__Provided data__
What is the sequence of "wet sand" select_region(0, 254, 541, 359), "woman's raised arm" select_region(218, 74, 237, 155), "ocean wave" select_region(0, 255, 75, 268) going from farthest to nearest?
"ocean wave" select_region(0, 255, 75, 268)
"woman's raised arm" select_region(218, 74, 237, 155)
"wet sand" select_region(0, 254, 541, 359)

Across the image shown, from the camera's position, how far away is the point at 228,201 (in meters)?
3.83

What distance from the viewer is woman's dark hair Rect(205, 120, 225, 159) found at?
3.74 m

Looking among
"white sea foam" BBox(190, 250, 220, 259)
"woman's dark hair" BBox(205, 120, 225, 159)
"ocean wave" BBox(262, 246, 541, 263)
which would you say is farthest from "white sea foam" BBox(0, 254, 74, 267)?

--

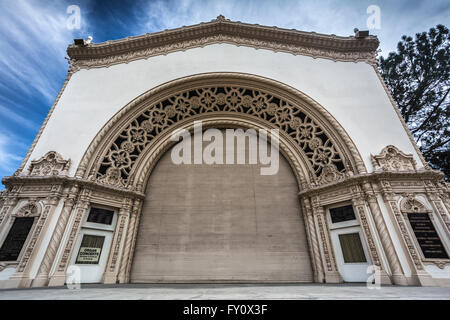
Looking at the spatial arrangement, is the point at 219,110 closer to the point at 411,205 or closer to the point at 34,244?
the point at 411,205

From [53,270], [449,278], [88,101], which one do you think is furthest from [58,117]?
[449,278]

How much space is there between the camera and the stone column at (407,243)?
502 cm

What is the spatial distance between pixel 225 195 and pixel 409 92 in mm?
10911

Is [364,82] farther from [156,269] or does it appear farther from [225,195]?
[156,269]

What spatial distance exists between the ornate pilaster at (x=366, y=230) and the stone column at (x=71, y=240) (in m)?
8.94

---

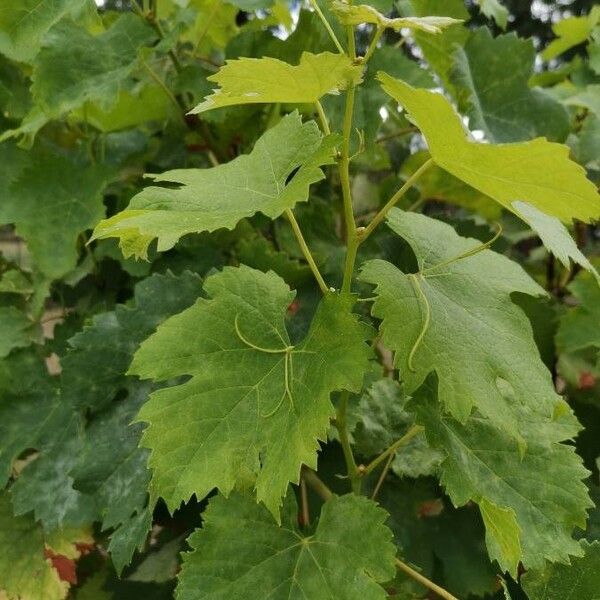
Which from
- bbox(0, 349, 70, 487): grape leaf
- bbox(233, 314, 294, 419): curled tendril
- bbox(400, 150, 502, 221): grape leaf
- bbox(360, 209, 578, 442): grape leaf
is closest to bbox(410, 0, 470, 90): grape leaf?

__Exercise__
Lay out the records from the line with "Looking among" to the line with "which would you", both included, as a Markdown table with the columns Row and Line. Number each row and skip blank lines.

__Task answer__
| Row | Line |
|---|---|
| 1 | Looking among |
| 2 | "white sea foam" BBox(190, 250, 220, 259) |
| 3 | "woman's dark hair" BBox(205, 120, 225, 159) |
| 4 | "ocean wave" BBox(262, 246, 541, 263) |
| 5 | which would you say is farthest from "white sea foam" BBox(0, 254, 74, 267)? |